================================================================================

                                  UNITED STATES
                       SECURITIES AND EXCHANGE COMMISSION
                             WASHINGTON, D.C. 20549

                    [LOGO OF MARLIN BUSINESS SERVICES CORP.]

                                    FORM 8-K

                                 CURRENT REPORT
     PURSUANT TO SECTION 13 OR 15(d) OF THE SECURITIES EXCHANGE ACT OF 1934

        Date of Report (Date of earliest event reported) August 26, 2005

                         MARLIN BUSINESS SERVICES CORP.
             ------------------------------------------------------
             (Exact name of registrant as specified in its charter)

         Pennsylvania                 000-50448                38-3686388
 ----------------------------        ------------          -------------------
 (State or other jurisdiction        (Commission            (I.R.S. Employer
      of incorporation)              File Number)          Identification No.)

      300 Fellowship Road, Mount Laurel, NJ                        08054
     ---------------------------------------                    ----------
     (Address of principal executive offices)                   (Zip Code)

        Registrant's telephone number, including area code (888) 479-9111


         --------------------------------------------------------------
         (Former name or former address, if changed since last report.)
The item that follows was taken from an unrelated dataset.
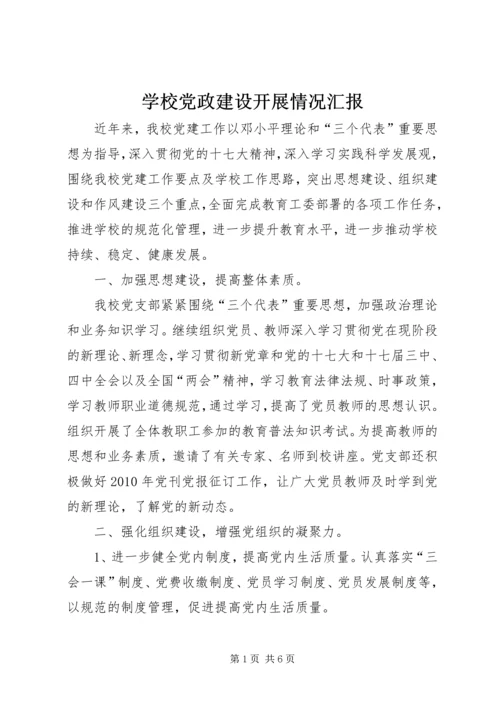 学校党政建设开展情况汇报.docx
Check the appropriate box below if the Form 8-K filing is intended to
simultaneously satisfy the filing obligation of the registrant under any of the
following provisions (see General Instruction A.2. below):

[ ] Written communications pursuant to Rule 425 under the Securities Act (17
    CFR 230.425)

[ ] Soliciting material pursuant to Rule 14a-12 under the Exchange Act (17 CFR
    240.14a-12)

[ ] Pre-commencement communications pursuant to Rule 14d-2(b) under the
    Exchange Act (17 CFR 240.14d-2(b))

[ ] Pre-commencement communications pursuant to Rule 13e-4(c) under the
    Exchange Act (17 CFR 240.13e-4(c))

================================================================================



ITEM 1.01.   ENTRY INTO A MATERIAL DEFINITIVE AGREEMENT.
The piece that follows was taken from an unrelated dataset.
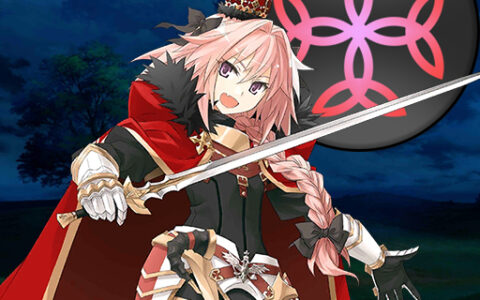 Fate/Apocrypha Astolfo-Rider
        On August 26, 2005, Marlin Leasing Corporation (a subsidiary of the
Registrant) entered into an amendment to its $40 million bank warehouse
revolving credit facility that, among other things, extended the termination
date of the facility to August 31, 2007, reduced the interest rate margin and
added certain additional eligible contract categories to the borrowing base.
Attached as Exhibit 10.1 to this report, and incorporated herein by reference,
is the Third Amendment to the Second Amended and Restated Warehouse Revolving
Credit Facility Agreement, dated as of August 26, 2005 among Marlin Leasing
Corporation, each of the lenders party thereto, and National City Bank, as agent
for the lenders.

ITEM 9.01.   FINANCIAL STATEMENTS AND EXHIBITS.

(c) Exhibits.

10.1   Third Amendment to the Second Amended and Restated Warehouse Revolving
Credit Facility Agreement, dated as of August 26, 2005 among Marlin Leasing
Corporation, each of the lenders party thereto, and National City Bank, as agent
for the lenders.



                                   SIGNATURES

        Pursuant to the requirements of the Securities Exchange Act of 1934, the
registrant has duly caused this report to be signed on its behalf by the
undersigned hereunto duly authorized.

                                                 MARLIN BUSINESS SERVICES CORP.
                                                 -------------------------------
                                                (Registrant)
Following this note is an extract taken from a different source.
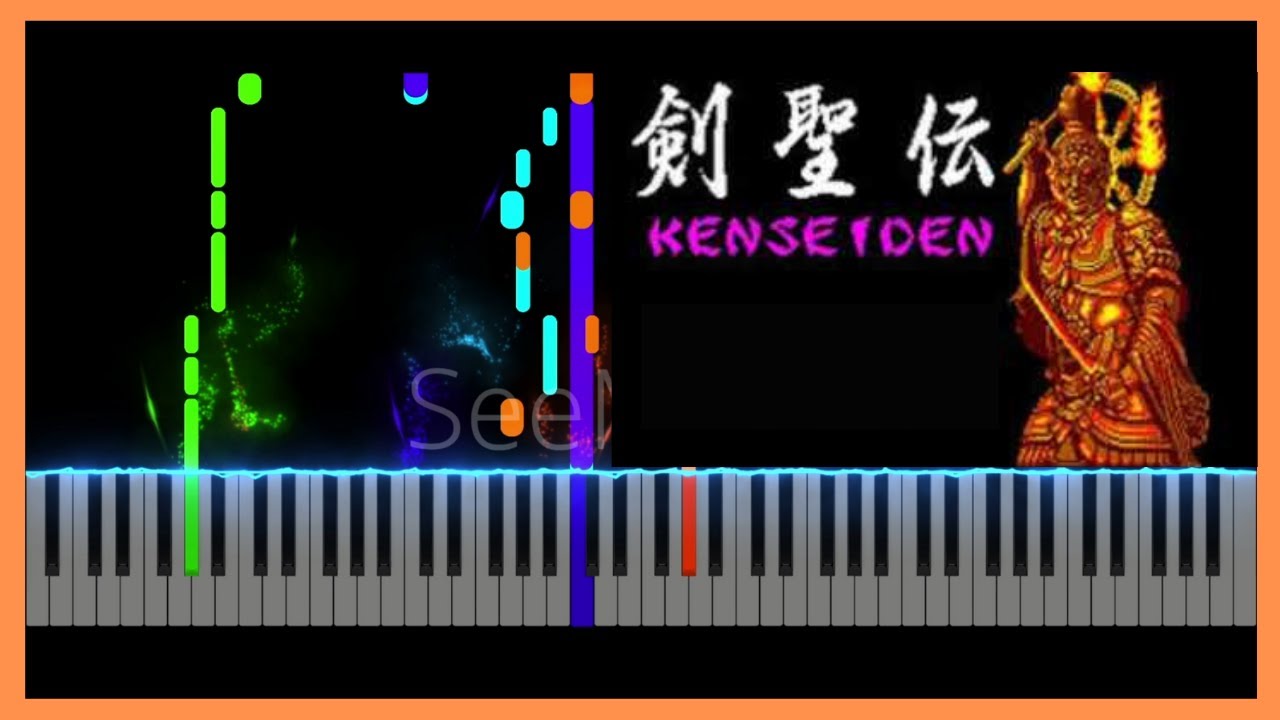 Kenseiden - Iyo and Suraga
Date: August 26, 2005                            /s/ BRUCE E. SICKEL
                                                 -------------------------------
                                                 Bruce E. Sickel
                                                 Chief Financial Officer



                                INDEX TO EXHIBITS

10.1   Third Amendment to the Second Amended and Restated Warehouse Revolving
       Credit Facility Agreement, dated as of August 26, 2005 among Marlin
       Leasing Corporation, each of the lenders party thereto, and National
       City Bank, as agent for the lenders.